> EXERCISE
Copy out word for word every line from the one holding "Looking at (x=808, y=184), would" through the last line of the entries, both included.

━━━━━━━━━━━━━━━━━━━━━━━━━━━━━━

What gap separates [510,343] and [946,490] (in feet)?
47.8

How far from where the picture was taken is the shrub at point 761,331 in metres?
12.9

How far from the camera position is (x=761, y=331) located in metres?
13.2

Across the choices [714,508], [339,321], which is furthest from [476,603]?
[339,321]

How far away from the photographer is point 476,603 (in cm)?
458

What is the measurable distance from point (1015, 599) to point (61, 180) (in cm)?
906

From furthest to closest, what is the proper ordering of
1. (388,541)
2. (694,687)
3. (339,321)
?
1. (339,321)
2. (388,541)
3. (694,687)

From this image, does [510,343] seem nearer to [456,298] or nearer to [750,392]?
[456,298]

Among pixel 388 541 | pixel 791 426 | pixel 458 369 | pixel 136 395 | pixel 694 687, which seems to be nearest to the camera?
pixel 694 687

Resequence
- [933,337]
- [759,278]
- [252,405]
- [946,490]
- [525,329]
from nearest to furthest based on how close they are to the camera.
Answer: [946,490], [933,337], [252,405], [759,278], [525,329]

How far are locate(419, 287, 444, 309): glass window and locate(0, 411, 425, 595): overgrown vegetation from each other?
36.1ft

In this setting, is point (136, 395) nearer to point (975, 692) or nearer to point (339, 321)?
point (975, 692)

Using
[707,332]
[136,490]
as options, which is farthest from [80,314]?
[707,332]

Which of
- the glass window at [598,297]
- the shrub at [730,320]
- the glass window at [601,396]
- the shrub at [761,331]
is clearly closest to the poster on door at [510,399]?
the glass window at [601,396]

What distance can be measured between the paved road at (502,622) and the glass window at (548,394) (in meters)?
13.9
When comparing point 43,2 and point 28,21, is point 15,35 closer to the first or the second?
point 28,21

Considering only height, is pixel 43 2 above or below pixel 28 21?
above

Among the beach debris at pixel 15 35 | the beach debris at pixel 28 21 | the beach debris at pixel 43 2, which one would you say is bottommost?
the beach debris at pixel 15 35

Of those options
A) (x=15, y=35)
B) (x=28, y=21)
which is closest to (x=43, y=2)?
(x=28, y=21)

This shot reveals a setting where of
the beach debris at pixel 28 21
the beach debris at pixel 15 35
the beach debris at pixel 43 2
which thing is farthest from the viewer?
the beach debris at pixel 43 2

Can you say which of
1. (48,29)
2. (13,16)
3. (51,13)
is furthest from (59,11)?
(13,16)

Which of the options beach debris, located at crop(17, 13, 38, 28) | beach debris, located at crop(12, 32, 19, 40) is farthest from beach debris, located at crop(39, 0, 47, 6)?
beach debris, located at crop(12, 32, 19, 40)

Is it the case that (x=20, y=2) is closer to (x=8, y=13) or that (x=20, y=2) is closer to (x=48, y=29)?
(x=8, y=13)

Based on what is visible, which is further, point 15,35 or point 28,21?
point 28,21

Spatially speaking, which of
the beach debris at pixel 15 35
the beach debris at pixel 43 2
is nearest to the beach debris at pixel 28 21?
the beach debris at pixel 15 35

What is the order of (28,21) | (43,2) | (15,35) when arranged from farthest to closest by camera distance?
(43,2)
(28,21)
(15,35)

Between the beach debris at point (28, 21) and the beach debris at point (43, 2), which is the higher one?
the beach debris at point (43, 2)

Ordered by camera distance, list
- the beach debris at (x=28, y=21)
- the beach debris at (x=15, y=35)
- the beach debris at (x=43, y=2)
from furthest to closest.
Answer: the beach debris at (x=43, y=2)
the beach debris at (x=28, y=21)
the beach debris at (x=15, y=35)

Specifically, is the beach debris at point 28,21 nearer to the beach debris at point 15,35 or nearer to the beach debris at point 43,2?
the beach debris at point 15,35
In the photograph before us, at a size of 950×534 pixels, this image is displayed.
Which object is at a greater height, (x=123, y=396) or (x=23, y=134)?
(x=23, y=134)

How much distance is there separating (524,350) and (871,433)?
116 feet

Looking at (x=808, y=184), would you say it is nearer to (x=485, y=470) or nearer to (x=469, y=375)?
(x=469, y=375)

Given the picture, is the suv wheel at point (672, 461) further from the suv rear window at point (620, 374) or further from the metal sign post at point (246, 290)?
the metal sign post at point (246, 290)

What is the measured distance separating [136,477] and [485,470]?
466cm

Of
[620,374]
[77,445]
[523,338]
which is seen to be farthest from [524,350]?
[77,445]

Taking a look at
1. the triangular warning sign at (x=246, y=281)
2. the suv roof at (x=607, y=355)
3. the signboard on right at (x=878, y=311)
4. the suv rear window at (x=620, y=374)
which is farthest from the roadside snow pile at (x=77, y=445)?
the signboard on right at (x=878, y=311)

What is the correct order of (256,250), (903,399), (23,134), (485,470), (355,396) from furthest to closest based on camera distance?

━━━━━━━━━━━━━━━━━━━━━━━━━━━━━━

> TASK RESPONSE
Looking at (x=808, y=184), would you say it is nearer to (x=485, y=470) or nearer to (x=469, y=375)?
(x=469, y=375)

Given the picture, is the suv wheel at point (672, 461) further from the suv rear window at point (620, 374) or further from the metal sign post at point (246, 290)?
the metal sign post at point (246, 290)

What is the measured distance separating [136,477] and [485,470]?
466cm

Of
[620,374]
[77,445]
[523,338]
which is seen to be farthest from [524,350]?
[77,445]

Taking a look at
1. the triangular warning sign at (x=246, y=281)
2. the suv roof at (x=607, y=355)
3. the signboard on right at (x=878, y=311)
4. the suv rear window at (x=620, y=374)
which is farthest from the roadside snow pile at (x=77, y=445)?
the signboard on right at (x=878, y=311)

What is the correct order of (256,250), (903,399), (23,134), (485,470), (355,396) from furthest to closest based on camera distance?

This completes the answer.